Ela atendia no segundo andar do casarão, aonde se chegava depois de vencer uma escada em caracol, com degraus escorregadios de uma madeira escura. “Tome cuidado aqui”, ela me preveniu. “Na semana passada um paciente caiu”. Na tentativa de provocar uma intimidade prematura, perguntei se a queda havia se dado antes ou depois da consulta. Ela não respondeu.
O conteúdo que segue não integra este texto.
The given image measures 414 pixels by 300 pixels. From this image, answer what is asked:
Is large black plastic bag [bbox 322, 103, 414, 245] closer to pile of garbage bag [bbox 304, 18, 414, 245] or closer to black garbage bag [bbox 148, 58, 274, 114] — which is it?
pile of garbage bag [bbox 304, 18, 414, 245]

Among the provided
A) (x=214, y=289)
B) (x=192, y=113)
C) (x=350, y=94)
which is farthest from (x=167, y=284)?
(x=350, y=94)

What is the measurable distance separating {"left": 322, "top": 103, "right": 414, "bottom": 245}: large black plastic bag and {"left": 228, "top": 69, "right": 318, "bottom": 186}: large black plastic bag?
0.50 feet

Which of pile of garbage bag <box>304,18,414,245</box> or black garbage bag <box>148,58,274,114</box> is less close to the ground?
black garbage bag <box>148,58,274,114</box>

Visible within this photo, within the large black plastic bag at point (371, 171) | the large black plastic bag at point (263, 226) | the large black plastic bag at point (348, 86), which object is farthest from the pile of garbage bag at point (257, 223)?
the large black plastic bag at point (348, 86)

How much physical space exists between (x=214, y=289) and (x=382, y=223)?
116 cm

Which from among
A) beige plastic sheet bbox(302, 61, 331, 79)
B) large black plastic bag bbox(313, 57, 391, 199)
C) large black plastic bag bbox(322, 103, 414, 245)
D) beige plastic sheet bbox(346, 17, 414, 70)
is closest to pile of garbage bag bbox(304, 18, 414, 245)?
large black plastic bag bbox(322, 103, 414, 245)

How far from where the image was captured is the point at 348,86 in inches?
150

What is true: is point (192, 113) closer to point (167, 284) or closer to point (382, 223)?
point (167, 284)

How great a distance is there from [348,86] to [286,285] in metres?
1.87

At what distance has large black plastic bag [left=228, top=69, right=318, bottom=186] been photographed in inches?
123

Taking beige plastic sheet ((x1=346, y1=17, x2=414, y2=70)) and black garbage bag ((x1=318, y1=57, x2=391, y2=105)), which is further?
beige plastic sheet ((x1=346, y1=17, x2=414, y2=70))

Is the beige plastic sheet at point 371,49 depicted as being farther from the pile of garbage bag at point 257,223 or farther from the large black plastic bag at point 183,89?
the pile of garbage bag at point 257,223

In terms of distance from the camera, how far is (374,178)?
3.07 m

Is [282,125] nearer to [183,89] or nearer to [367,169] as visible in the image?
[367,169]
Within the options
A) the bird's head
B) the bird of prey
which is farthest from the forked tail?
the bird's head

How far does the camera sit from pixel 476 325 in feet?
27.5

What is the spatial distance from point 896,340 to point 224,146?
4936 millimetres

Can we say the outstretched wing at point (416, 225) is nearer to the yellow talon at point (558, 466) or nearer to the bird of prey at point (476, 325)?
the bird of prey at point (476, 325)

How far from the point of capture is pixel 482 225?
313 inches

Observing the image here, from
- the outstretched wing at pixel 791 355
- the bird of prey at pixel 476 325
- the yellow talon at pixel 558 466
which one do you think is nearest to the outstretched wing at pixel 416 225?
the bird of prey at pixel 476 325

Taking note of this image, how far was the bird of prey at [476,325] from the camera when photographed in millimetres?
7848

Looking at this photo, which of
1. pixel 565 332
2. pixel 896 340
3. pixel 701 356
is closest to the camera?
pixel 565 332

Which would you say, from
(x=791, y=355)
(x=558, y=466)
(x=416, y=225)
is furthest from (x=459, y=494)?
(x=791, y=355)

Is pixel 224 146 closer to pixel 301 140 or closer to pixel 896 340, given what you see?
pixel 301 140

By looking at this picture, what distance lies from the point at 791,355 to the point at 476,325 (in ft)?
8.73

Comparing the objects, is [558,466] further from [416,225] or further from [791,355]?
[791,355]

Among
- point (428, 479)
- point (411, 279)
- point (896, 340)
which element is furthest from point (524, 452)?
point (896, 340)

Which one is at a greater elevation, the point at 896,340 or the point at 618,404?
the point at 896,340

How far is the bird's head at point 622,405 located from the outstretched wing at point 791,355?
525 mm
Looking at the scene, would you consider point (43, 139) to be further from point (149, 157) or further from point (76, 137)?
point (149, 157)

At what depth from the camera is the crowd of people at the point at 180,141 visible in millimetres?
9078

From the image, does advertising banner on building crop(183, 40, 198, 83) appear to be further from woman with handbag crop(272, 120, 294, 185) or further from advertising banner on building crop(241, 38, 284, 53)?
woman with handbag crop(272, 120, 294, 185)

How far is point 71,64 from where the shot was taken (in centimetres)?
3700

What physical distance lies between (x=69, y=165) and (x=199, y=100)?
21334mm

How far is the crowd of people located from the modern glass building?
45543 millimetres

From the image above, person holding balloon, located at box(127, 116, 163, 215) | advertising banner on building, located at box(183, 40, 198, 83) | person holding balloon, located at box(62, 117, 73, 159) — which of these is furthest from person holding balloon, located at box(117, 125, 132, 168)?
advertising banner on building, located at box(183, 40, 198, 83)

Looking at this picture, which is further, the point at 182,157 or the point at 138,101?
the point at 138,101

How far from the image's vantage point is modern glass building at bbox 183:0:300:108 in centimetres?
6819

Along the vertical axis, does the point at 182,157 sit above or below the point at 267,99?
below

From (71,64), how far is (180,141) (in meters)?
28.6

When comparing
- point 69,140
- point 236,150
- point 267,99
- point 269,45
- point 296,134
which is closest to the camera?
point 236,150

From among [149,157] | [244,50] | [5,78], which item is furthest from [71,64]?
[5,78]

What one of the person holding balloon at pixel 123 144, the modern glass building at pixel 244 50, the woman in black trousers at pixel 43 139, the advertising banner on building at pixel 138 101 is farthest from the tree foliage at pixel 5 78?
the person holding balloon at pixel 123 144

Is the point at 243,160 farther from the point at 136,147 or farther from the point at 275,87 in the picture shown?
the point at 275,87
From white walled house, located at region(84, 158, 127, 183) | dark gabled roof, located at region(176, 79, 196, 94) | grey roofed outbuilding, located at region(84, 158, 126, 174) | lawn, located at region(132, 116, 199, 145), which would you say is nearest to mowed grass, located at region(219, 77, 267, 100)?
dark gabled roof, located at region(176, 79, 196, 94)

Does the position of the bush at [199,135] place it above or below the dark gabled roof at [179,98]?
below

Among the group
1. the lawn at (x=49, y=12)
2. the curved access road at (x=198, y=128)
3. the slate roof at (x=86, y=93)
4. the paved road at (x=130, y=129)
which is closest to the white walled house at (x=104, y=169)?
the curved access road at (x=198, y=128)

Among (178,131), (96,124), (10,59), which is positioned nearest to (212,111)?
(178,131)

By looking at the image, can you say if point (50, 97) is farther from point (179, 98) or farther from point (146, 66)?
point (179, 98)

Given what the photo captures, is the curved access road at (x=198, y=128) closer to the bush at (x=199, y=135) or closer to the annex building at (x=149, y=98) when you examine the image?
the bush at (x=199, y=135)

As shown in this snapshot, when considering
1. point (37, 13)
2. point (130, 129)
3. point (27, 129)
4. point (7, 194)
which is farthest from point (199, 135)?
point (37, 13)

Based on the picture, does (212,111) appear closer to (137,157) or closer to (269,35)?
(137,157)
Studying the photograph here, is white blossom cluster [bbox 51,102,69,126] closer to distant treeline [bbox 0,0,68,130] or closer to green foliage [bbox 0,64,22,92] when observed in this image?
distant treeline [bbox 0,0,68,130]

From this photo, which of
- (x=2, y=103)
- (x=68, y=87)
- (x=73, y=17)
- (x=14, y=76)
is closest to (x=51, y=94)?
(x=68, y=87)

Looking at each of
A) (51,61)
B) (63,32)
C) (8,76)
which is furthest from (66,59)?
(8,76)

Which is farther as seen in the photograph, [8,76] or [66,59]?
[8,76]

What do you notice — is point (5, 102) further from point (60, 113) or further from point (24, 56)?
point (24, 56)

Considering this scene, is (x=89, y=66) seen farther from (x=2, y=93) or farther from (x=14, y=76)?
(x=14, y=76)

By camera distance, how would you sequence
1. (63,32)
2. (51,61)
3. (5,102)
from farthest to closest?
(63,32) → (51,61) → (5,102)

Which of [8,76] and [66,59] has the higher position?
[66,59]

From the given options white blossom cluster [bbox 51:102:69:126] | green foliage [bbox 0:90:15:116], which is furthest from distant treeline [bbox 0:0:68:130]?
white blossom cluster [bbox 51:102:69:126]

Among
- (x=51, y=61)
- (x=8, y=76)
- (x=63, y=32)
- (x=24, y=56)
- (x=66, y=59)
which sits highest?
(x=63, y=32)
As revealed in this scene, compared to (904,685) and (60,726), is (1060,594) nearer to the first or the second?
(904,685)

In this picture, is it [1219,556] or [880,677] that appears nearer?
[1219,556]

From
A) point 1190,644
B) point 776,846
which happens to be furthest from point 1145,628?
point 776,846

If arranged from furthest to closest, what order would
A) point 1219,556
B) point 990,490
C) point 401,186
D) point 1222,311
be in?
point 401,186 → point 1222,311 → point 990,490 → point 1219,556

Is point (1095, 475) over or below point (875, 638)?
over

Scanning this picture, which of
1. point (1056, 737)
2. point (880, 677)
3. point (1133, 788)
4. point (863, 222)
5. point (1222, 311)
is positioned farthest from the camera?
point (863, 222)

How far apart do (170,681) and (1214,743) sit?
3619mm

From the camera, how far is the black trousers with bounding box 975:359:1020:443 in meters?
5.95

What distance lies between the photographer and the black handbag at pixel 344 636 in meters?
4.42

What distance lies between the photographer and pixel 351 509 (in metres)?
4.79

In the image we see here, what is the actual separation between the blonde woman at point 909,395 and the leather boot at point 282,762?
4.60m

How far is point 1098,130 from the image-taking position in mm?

Ela atendia em uma sala espaçosa, com duas mesas. A primeira, e maior, ocupava o centro do consultório. Foi ali que ela pediu meus dados pessoais. A segunda, praticamente uma mesinha de café, ficava embaixo de uma janela, com vista para duas árvores imensas no quintal. Ela me perguntou se eu não me incomodaria de realizar as sessões ali, ao lado da janela. Descobri, em seguida, que a janela não estava ali para arejar meus pensamentos, e sim dar vazão à fumaça dos incontáveis cigarros que ela consumia com sofreguidão durante as sessões. Fingi que tanta fumaça também não me incomodava.

E assim, entre degraus lisos, cantos de passarinhos e nuvens de nicotina, teve início minha história com ela. Uma história, vejo hoje, de pouca intimidade e confiança. Eu sentia que as sessões não evoluíam, que as perguntas que ela me fazia eram inconsistentes, que seus exemplos eram inverossímeis e suas metáforas, pobrezinhas. Até que um dia ela fez o tipo de pergunta que, ao meu ver, deveria representar a cassação do registro de qualquer profissional da análise por exercício irregular dos clichês: “Você se ama?” . Talvez por ver a expressão de frustração estampada em meu rosto, ela procurou evoluir: “Você diz diariamente a você mesmo que você se ama?” Dei uma chance a ela, perguntando sobre o que exatamente ela estava querendo falar. E aqui eu transcrevo, entre aspas, tudo o que ela me disse:

“Eu quero saber se, durante o banho, quando você ensaboa seu braço, por exemplo, você diz assim: braço, eu te amo. Braço, você é uma parte muito querida do meu corpo e é essencial ao meu bem-estar e por isso eu te amo muito. E quero saber se depois você faz a mesma coisa com as pernas, com as mãos, com os pés. Eu quero saber se você declara seu amor incondicional a cada parte do seu corpo, enquanto as acaricia com água morna e sabonete... As partes do seu corpo precisam saber que são amadas por você. E assim, ao declarar seu amor a cada parte sua, um dia você vai se descobrir apaixonado por você mesmo”.

Por uma dessas graças divinas, a sessão acabou na sequência e eu não precisei responder nada. Saí do consultório e vim a pé para casa, me perguntando se eu não seria capaz de encontrar uma maneira mais inteligente de gastar meu dinheirinho suado.

Nunca mais voltei ao consultório dela, mas continuo tomando banho diariamente, dois por dia nestas semanas mais quentes. Na véspera do Natal, embaixo do chuveiro, me lembrei desta história e pensei em dizer o seguinte: “Braço, como você foi bonzinho para mim o ano inteiro, esta noite o papai Noel vai te trazer um lindo presente”. Mas achei melhor ficar calado: já imaginou se o outro braço, as duas pernas, as duas orelhas e os vinte dedos ouvissem a promessa e também exigissem uma lembrancinha de Natal...Achei melhor que eles se contentassem com a água morna e a espuminha. E já está bom demais!